Hayden was promoting a walkathon in partnership with Leo Nemerovsky of Chicago. Nemerovski [sic] told police he knew no reason for the killing.
Chicago police believed that Hayden was a victim of assassins hired by someone who was attempting to "muscle in" on the walkathon promotion.
Authorities recalled that a walkathon promoted by Hayden in Chicago four years ago had been subjected to vandalism and that only recently Hayden had made an unsuccessful attempt to start a walkathon in another part of Chicago.
Police Capt. Louis Klatzco said he had opposed their operating in his district, and had warned them of arrest if they lacked the proper licenses. Klatzco said the men then obtained a temporary injunction, which soon was dissolved, from Judge Cornelius J. Harrington in circuit court restraining police from interfering.
Capt. Klatzco explained that he objected to the walkathon because he considered it injurious to the contestants’ health.
About 18 couples, most of whom make their living at walkathons and follow the promoters around the country, were on the floor when news of Hayden's death was given them. Some of the girls wept, but they continued to walk.
Police recalled that Ray Dunlap, Hayden's close friend, was kidnaped [sic] and slugged while operating a walkathon at the Rainbow Gardens, Clark street and Lawrence avenue, last fall.
Hayden, together with Kirk, had operated his walkathon at the Park Casino for about three months. Prior to that they had operated in Mason City, Los Angeles and San Francisco, Cal., Vancouver, B. C., St. Joseph and St. Louis, Mo., La Crosse, Wis., Sioux City and Peoria, Ill.
Mr. Hayden was married twice. His first wife was Mae Lyons of Mason City. He is also survived by his second wife, a son, Charles, Jr., who was associated with him in the walkathon, and his daughter, Ann, who is now in San Diego, Cal, where he had a home; also a brother, Earl, of San Diego, and a sister, also of San Diego. A brother, formerly an attorney here, died at Bisbee, Ariz., years ago. His parents also preceded him in death.
The walkathon operator was born on a farm near Mason City 52 years ago, and attended country school, then the old Central school which was destroyed by fire 12 years ago. He was agent for the Adams Express company in 1907-08-09. In April of 1910 he was succeeded by Richard Hyde. For a time he sold flags in North Iowa, and in Milwaukee, Wis.

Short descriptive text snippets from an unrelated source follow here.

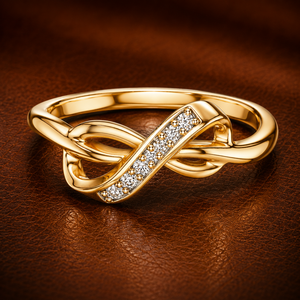 แหวนเพชรทรงกลมเจียระไนแบบ Infinity ทองคำแท้ 14K DEF VVS แหวนหมั้นคลาสสิก เครื่องประดับชั้นดี ขายส่ง - Product Image 1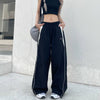 Black Street Hip-hop Trendy Straight Loose Thin Track Pants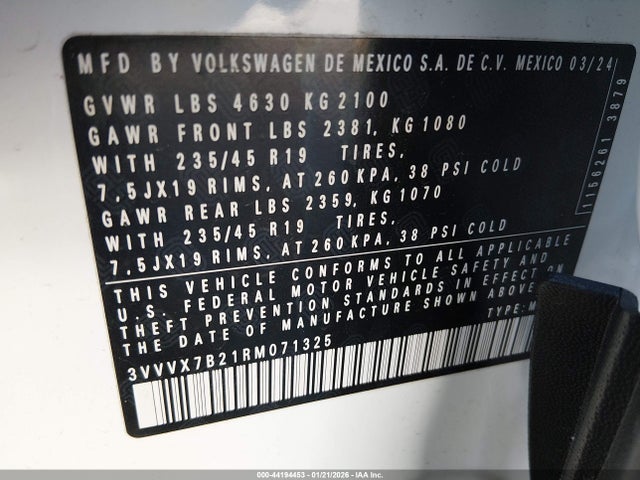 44194453 :رقم المزاد ، 3VVVX7B21RM071325 vin ، 2024 Volkswagen Taos 1.5t Se مزاد بيع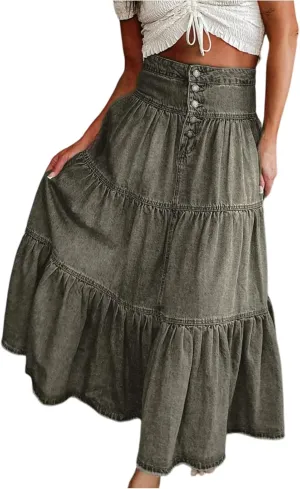 lcyhony Long Denim Skirt Women Flowy Tiered Button Down High Waisted Jean Skirt Loose Casual Summer Maxi Skirts with Pockets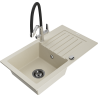 Mexen Pablo 1-compartment granite sink with a drip tray and kitchen mixer tap Duo, Beige - 6510-69-671701-07-B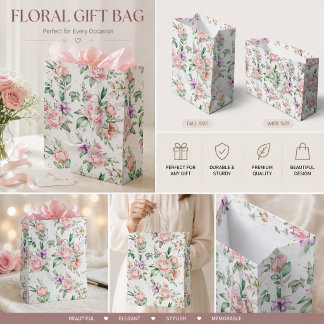 Bolsa De Regalo Grande Rosa y peonía floral suave en acuarela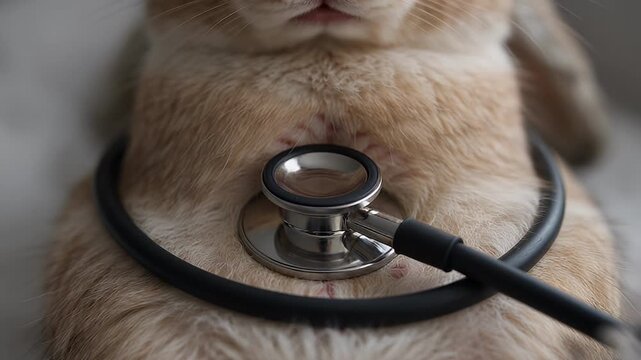 Close up of a cute rabbit being examined with a stethoscope, vet checkup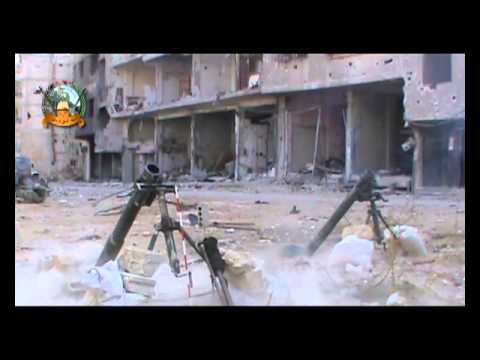 استهداف مقرات النظام في مشفى تشرين العسكري في حي برزة الدمشقي بقذائف الهاون من قبل كتيبة سيف الحق الدمشقي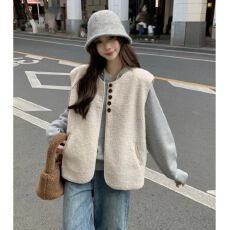 批发韩系叠穿百搭羊羔毛马甲外套女秋季新款休闲宽松坎肩马夹气质上衣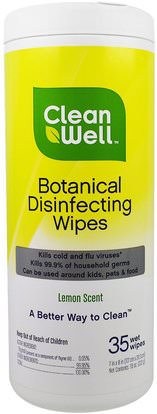 Clean Well, Botanical Disinfecting Wipes, Lemon Scent, 35 Wet Wipes, 7 in x 8 in (117. cm x 20.3 cm) ,المنزل، المنظفات المنزلية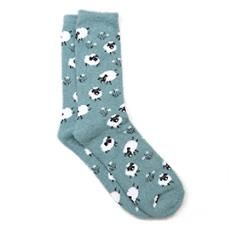 Fluffy Animal Cow Socks, Colour: Dusky Blue Sheep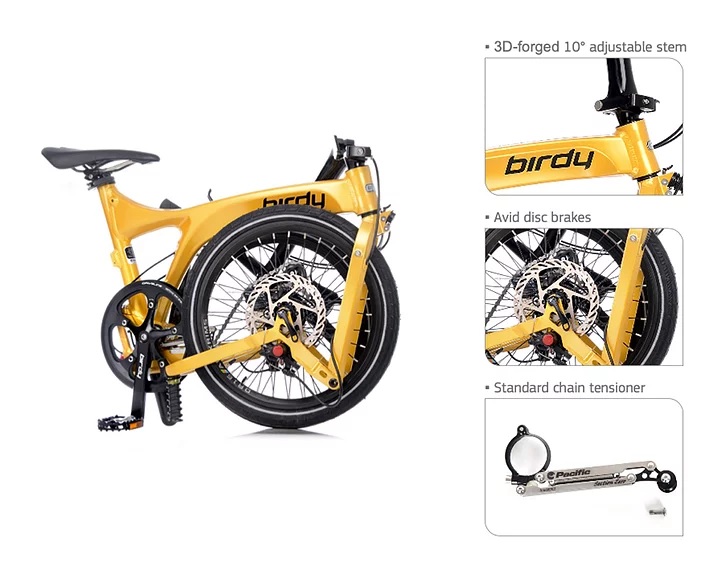 Birdy Standard 9-speed folding bike monocoque frame side view
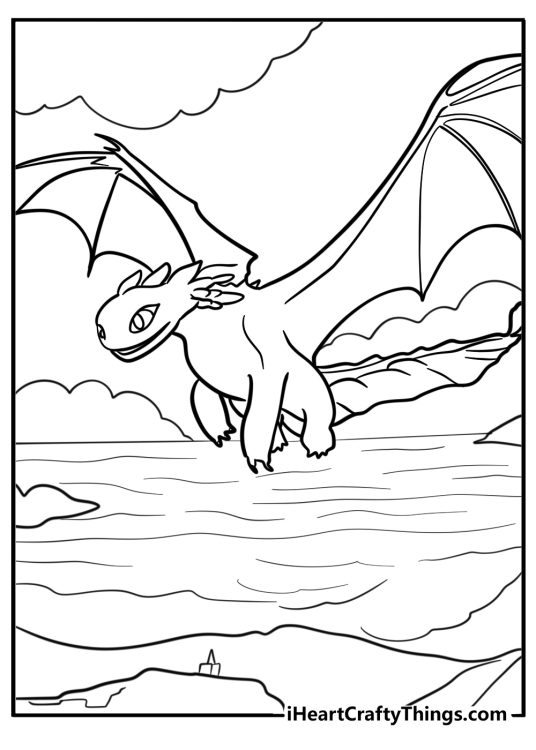 Printable coloring sheet for kids featuring Toothless flying in the sky over the water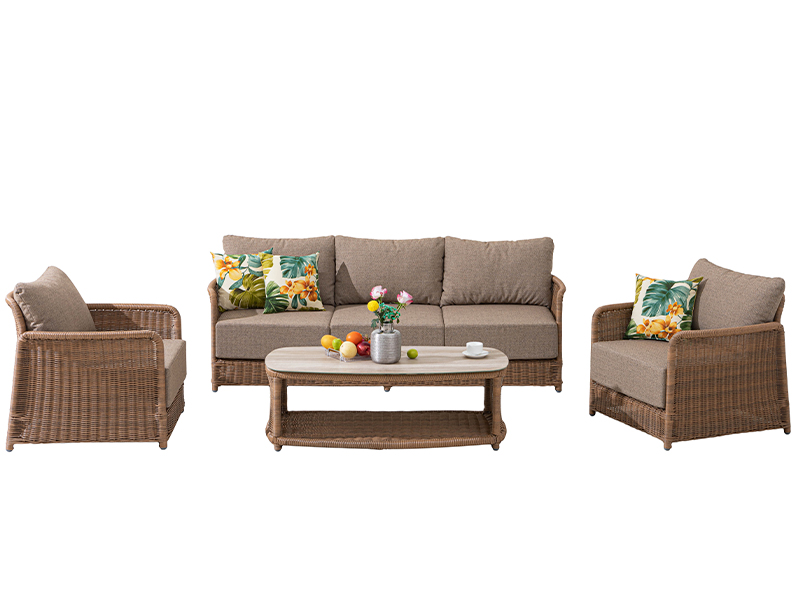 Комплект мебели из ротанга OUTDOOR Ницца (3-местный диван, 2 кресла, стол)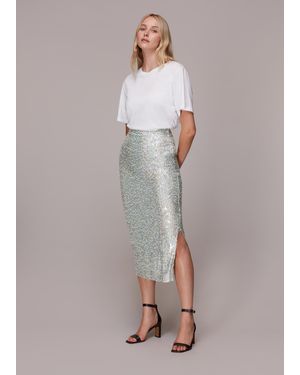 Whistles Sequin Column Skirt - Grey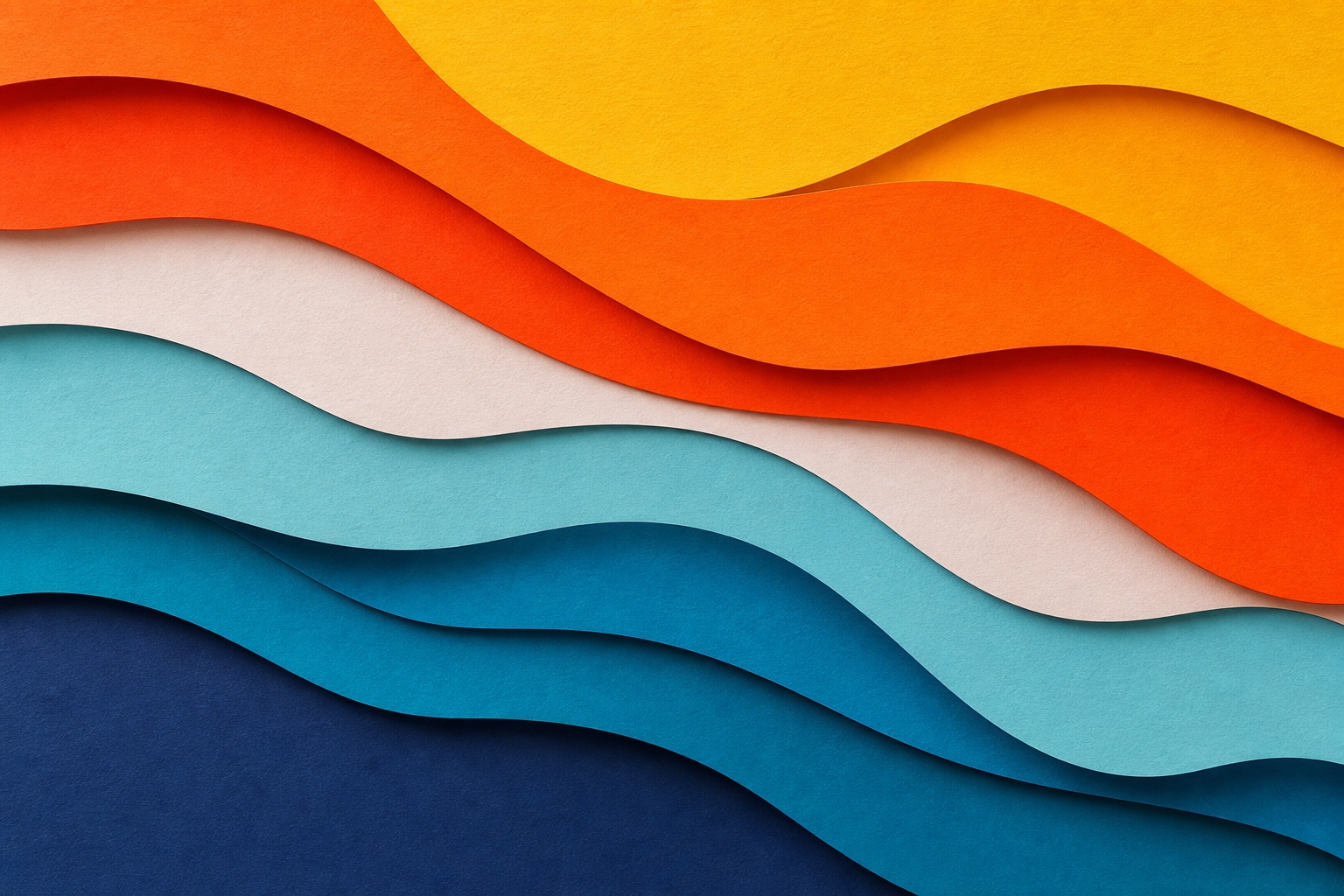 Colorful layered paper waves in orange, blue, and navy with a geometric cutout look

When the trouble with Mexico occurred in 1916, he joined the army and saw service on the Mexican border as a sergeant. Following the settlement of that dispute, he returned to Mason City. Shortly after, the United States entered the World war and Hayden again enlisted. He went in Camp Cody in Demning, N. Mex. Ironically he was a member of the machine gun batallion [sic], the 125th, of the 34th division. He was in Co. A.
The local man was sent to an officers' school in Texas, and there received the commission of second-lieutenant. He served overseas for eight months.
Upon his discharge from the army following the end of the World war, he was interested in several enterprises, including carnivals. For the past few years, however, he had interested himself exclusively in the operation of walkathons. When in Mason City he made his home at the Park Inn hotel. He was last here about one month ago, according to W. R. McBee, owner of the hotel. He had real estate near Mason City and Cedar Rapids.
He entered the race for sheriff in 1924, and was defeated by G. E. Cress, now of Colorado.
First information of his death was received here by R. C. Patrick, fourth district commander of the American Legion, who was notified by telephone by Mr. Capone [sic]. Mr. Patrick was once identified with Mr. Hayden in the operation of a walkathon at the Mason City armory, under the sponsorship of the "40 and 8."
He was a member of both the American Legion and 40 and 8.